# Extrait:
↓
C’était dans les premiers jours de mai 1945. Mon père était alors un jeune homme aux joues rondes et jambes souples, si cajolé par ses parents que le monde lui appartenait. Lors d’entrainements on l’avait jugé « bon tireur au fusil mitrailleur », ce qu’il ne s’explique toujours pas vraiment, mais lui valut alors d’être mis au commandement de deux chenillettes au 6ème bataillon de fusiliers belges.

 

Et les routes étaient sales, lourdes de la peur, de la mort, des saccages, de la morsure des tanks et chenillettes, des bombardements… Et ils allaient à Leipzig où, parce qu’ils avaient mis leurs lunettes pour se protéger de la poussière mais les avaient enlevées pour l’entrée dans la ville, ils firent leur apparition tels des singes à lunettes, selon son expression. Et des singes à lunettes surpris, car à toutes les fenêtres, tous les balcons, pendaient des draps blancs. Une demande de paix touchante et unanime. Ne tirez plus, ne tirez plus, nous ne tirerons pas. Les draps de lits d’amour, de lits d’enfants, de lits de vieillards fatigués, les draps reprisés, neufs, gardés pour une occasion, usés, troués, brodés main, tous les draps de Leipzig clamaient leur envie de paix devant les singes à lunettes qui arrivaient avec on ne savait trop quelles intentions et manières.

 

 

Puis ils arrivèrent devant un magnifique et grand hôtel, un de ces hôtels à l’architecture ronde et bourgeoise avec une entrée impressionante, des escaliers de marbre pour laisser courir des jeunes filles en robe de bal, un tapis rouge impeccable. Les hommes de mon père étaient principalement des fermiers ou des ouvriers métallurgistes qui jamais n’avaient même posé leurs semelles dans un tel lieu, et en étaient muets de timidité. En haut de l’escalier, un maître d’hôtel vêtu comme un majordome de la cour, ni servile ni hautain, impossible à lire, et des serveurs armés de plateaux d’argent sur lesquels tintaient des verres délicats, que l’on présenta avec calme et faste aux hommes de plus en plus ahuris. Jamais ils n’avaient bu dans un tel décor, et surtout, jamais ils ne se seraient attendus à cet accueil étrange. Et l’atmosphère onirique du moment fit que personne n’exigea de boire davantage, personne ne se fit remarquer, personne ne vola de bouteilles ni ne songea à éléver la moindre voix de vainqueur.
↑
[Données enregistrées]
↓
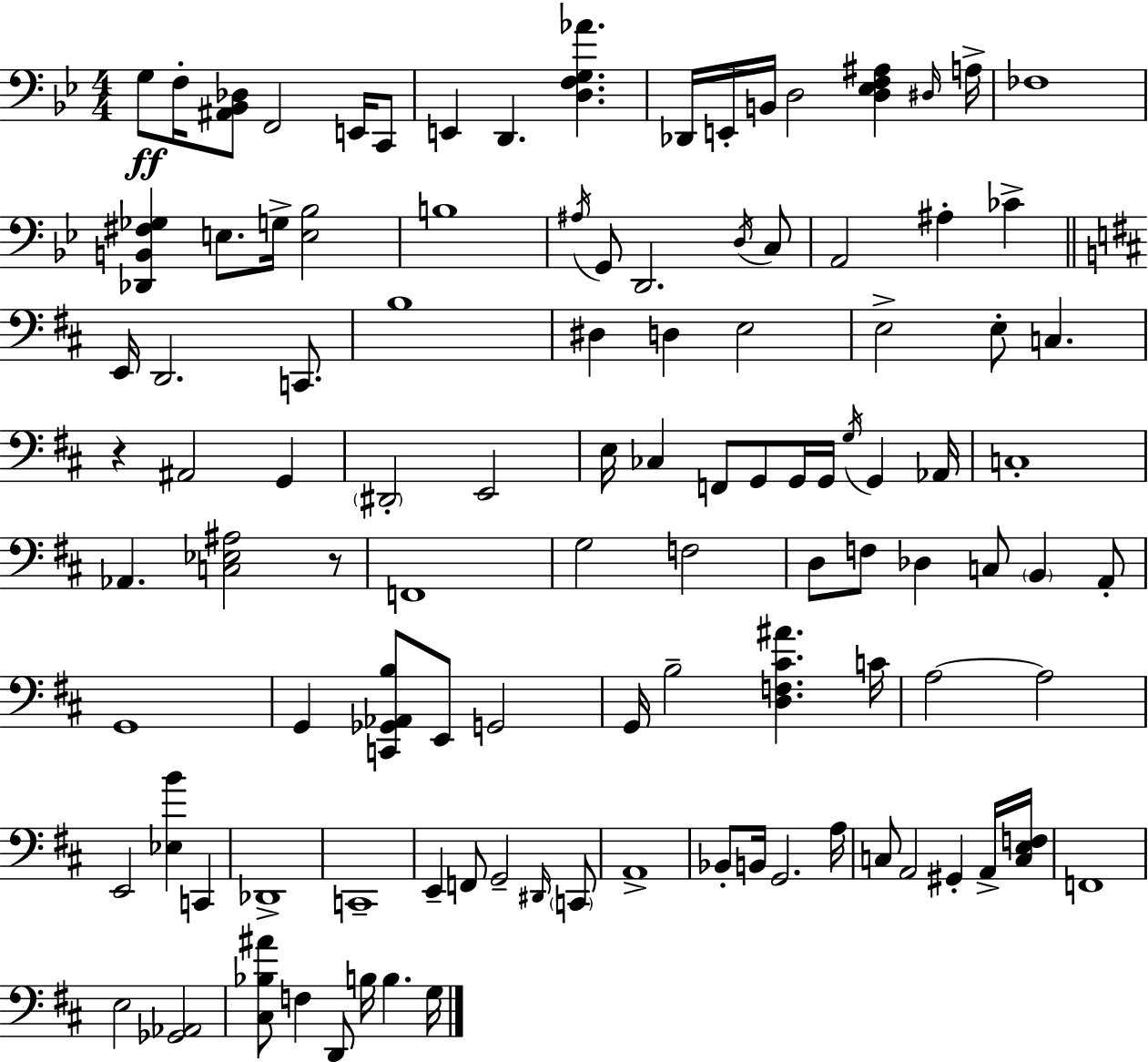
{
  \clef bass
  \numericTimeSignature
  \time 4/4
  \key bes \major
  g8\ff f16-. <ais, bes, des>8 f,2 e,16 c,8 | e,4 d,4. <d f g aes'>4. | des,16 e,16-. b,16 d2 <d ees f ais>4 \grace { dis16 } | a16-> fes1 | \break <des, b, fis ges>4 e8. g16-> <e bes>2 | b1 | \acciaccatura { ais16 } g,8 d,2. | \acciaccatura { d16 } c8 a,2 ais4-. ces'4-> | \break \bar "||" \break \key b \minor e,16 d,2. c,8. | b1 | dis4 d4 e2 | e2-> e8-. c4. | \break r4 ais,2 g,4 | \parenthesize dis,2-. e,2 | e16 ces4 f,8 g,8 g,16 g,16 \acciaccatura { g16 } g,4 | aes,16 c1-. | \break aes,4. <c ees ais>2 r8 | f,1 | g2 f2 | d8 f8 des4 c8 \parenthesize b,4 a,8-. | \break g,1 | g,4 <c, ges, aes, b>8 e,8 g,2 | g,16 b2-- <d f cis' ais'>4. | c'16 a2~~ a2 | \break e,2 <ees b'>4 c,4 | des,1-> | c,1-- | e,4-- f,8 g,2-- \grace { dis,16 } | \break \parenthesize c,8 a,1-> | bes,8-. b,16 g,2. | a16 c8 a,2 gis,4-. | a,16-> <c e f>16 f,1 | \break e2 <ges, aes,>2 | <cis bes ais'>8 f4 d,8 b16 b4. | g16 \bar "|."
}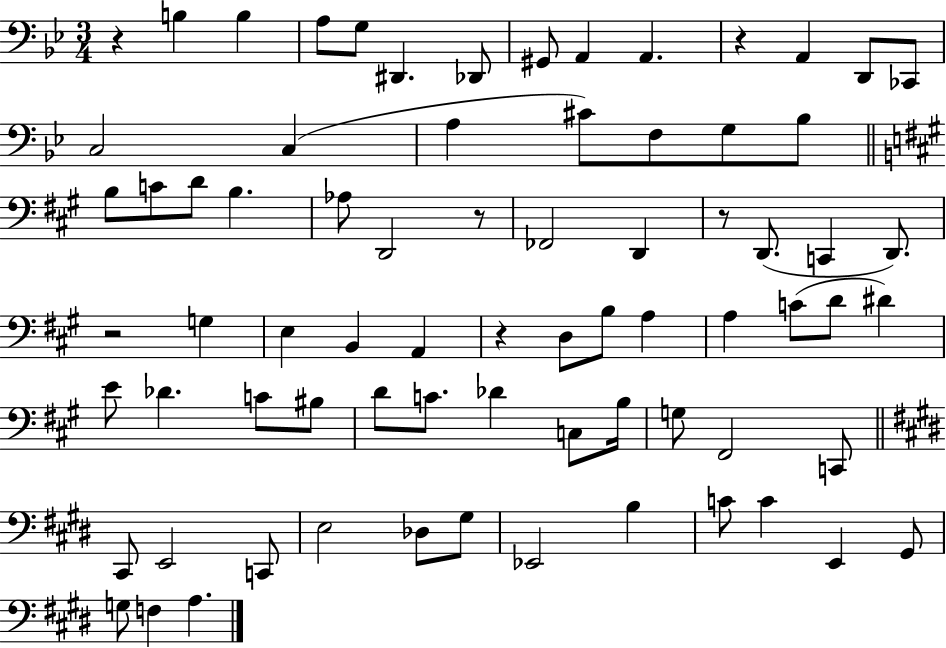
↑
# Consigne:
Recopiez sans modification, dans le récit de l'entrée à Leipzig, le passage allant de « C’était dans les » jusqu'à « de fusiliers belges. ».

# Résultat attendu:
C’était dans les premiers jours de mai 1945. Mon père était alors un jeune homme aux joues rondes et jambes souples, si cajolé par ses parents que le monde lui appartenait. Lors d’entrainements on l’avait jugé « bon tireur au fusil mitrailleur », ce qu’il ne s’explique toujours pas vraiment, mais lui valut alors d’être mis au commandement de deux chenillettes au 6ème bataillon de fusiliers belges.